Невозможно «сделать память», если помнить нечего. Нереальное, воображаемое не может быть основой памяти.
Так что по воскресеньям заключенные собирались, чтобы рассказать друг другу о еде. Мы не могли вспомнить о вчерашнем супе, ни даже о том, что был в тот же день, эти супы исчезали бесследно в недрах истощенного тела, но мы собирались, чтобы послушать, как кто-нибудь в красках и с мельчайшими подробностями описывает ужин на свадьбе чьей-то кузины пять лет тому назад. Мы могли наесться только воспоминаниями.
В общем, я расположился за столом в задней комнате Arbeit, медленно глотая крошечные кусочки черного хлеба. Я подогрел стаканчик пойла, которое и впредь буду называть «кофе», чтобы не сбивать с толку читателей и не отвлекаться от рассказа. В задней комнате Arbeit всегда стоял бидон с кофе. Честно говоря, электрические плитки были запрещены. Но их нелегально делали в одной из лагерных мастерских. Вообще-то пользование такой плиткой рассматривалось СС как саботаж. И раньше строго наказывалось.
Но времена меняются, дисциплина ослабла, и теперь в каптерках старост блоков, в столовых начальников по техобслуживанию, в общем повсюду в лагере можно было увидеть электроплитки, допотопные, но очень полезные. В задней комнате Arbeit у нас их было две или три — коллективная собственность.
«С некоторых пор лагерь стал просто санаторием!» — по поводу и без восклицали ветераны лагеря — немецкие коммунисты.
Поначалу мне казалось, что это уж слишком, что этот юмор «стариков» оскорбителен для нас, новичков. Но по мере того как из их рассказов (не было ничего более увлекательного, чем разговорить старожилов лагеря!) передо мной вставало прошлое Бухенвальда, я начал понимать, что они имели в виду.
Ну хорошо, мы поняли — лагерь стал просто санаторием!
— Вижу, что ешь! — взвился Каминский. — Но почему пустой хлеб?
Он был ошарашен. Потрясен тем, что можно есть пустой хлеб. Для него это было совершенно непостижимо. Мне захотелось послать его ко всем чертям, высказать все, что я о нем думаю, чтобы хоть так вернуть его на землю. Но я увидел его внезапно округлившиеся глаза, застывший взгляд, в котором мелькнул проблеск озарения. Кажется, он вспомнил. Вспомнил то время, когда лагерь еще не был санаторием, вспомнил давно забытый скудный паек черного хлеба, вспомнил тогдашний жидкий супчик.
— Тебе нечего есть, кроме черного хлеба! — воскликнул он.
Именно так. Глупо, но так.
Он спустился с небес на землю и потащил меня за собой.

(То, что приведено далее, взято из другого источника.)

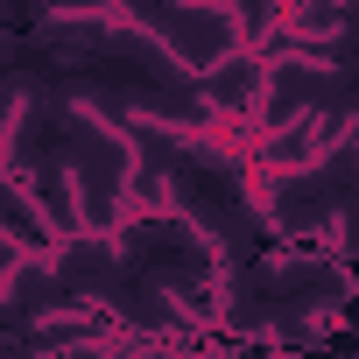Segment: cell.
Returning <instances> with one entry per match:
<instances>
[{
	"label": "cell",
	"instance_id": "3",
	"mask_svg": "<svg viewBox=\"0 0 359 359\" xmlns=\"http://www.w3.org/2000/svg\"><path fill=\"white\" fill-rule=\"evenodd\" d=\"M0 247H15V254H29V261H57V254H64V233L43 219V205H36L22 184L0 191Z\"/></svg>",
	"mask_w": 359,
	"mask_h": 359
},
{
	"label": "cell",
	"instance_id": "4",
	"mask_svg": "<svg viewBox=\"0 0 359 359\" xmlns=\"http://www.w3.org/2000/svg\"><path fill=\"white\" fill-rule=\"evenodd\" d=\"M8 184H22L64 240L85 233V205H78V176H71V162H50V169H29V176H8Z\"/></svg>",
	"mask_w": 359,
	"mask_h": 359
},
{
	"label": "cell",
	"instance_id": "2",
	"mask_svg": "<svg viewBox=\"0 0 359 359\" xmlns=\"http://www.w3.org/2000/svg\"><path fill=\"white\" fill-rule=\"evenodd\" d=\"M198 92H205V106L219 120H261V106H268V64L240 50L233 64H219L212 78H198Z\"/></svg>",
	"mask_w": 359,
	"mask_h": 359
},
{
	"label": "cell",
	"instance_id": "1",
	"mask_svg": "<svg viewBox=\"0 0 359 359\" xmlns=\"http://www.w3.org/2000/svg\"><path fill=\"white\" fill-rule=\"evenodd\" d=\"M134 29H148L169 64L184 78H212L219 64H233L247 43H240V22L233 8H198V0H169V8H134Z\"/></svg>",
	"mask_w": 359,
	"mask_h": 359
}]
</instances>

Мы вышли из барака, где находились Arbeitsstatistik и Schreibstube — секретариат и библиотека. Напротив на краю площади, где проходила перекличка, стоял барак Lagerschutz.
Там пахло чистотой и готовящейся едой.
Каминский подвел меня к своему личному шкафчику. Полки ломились от припасенной снеди. Он схватил брикет маргарина и протянул мне. Рано утром именно от такого кубика маргарина Stubendiest, выделявший нам дневной паек, стальной проволокой отрезал ломтики для нескольких заключенных — восьмерых, когда я только попал в Бухенвальд в январе 1944, и десятерых — в конце лета. Теперь, в середине зимы, уже для двенадцати.
Можно себе представить, во что превратятся те, кто выживут (если таковые будут).
Я зачарованно уставился на шкафчик Каминского, пока он протягивал мне кубик маргарина, точно такой же, какой по утрам делился на двенадцать дневных паек для простых смертных, к числу которых принадлежал и я.
Я уже видел личные шкафчики ветеранов. Наши ячейки были в задней комнате Arbeit. Ячейки ветеранов ломились от припасов. Иногда я даже видел там плесневеющий белый хлеб. И только две ячейки всегда оставались практическими пустыми — Даниэля Анкера и моя.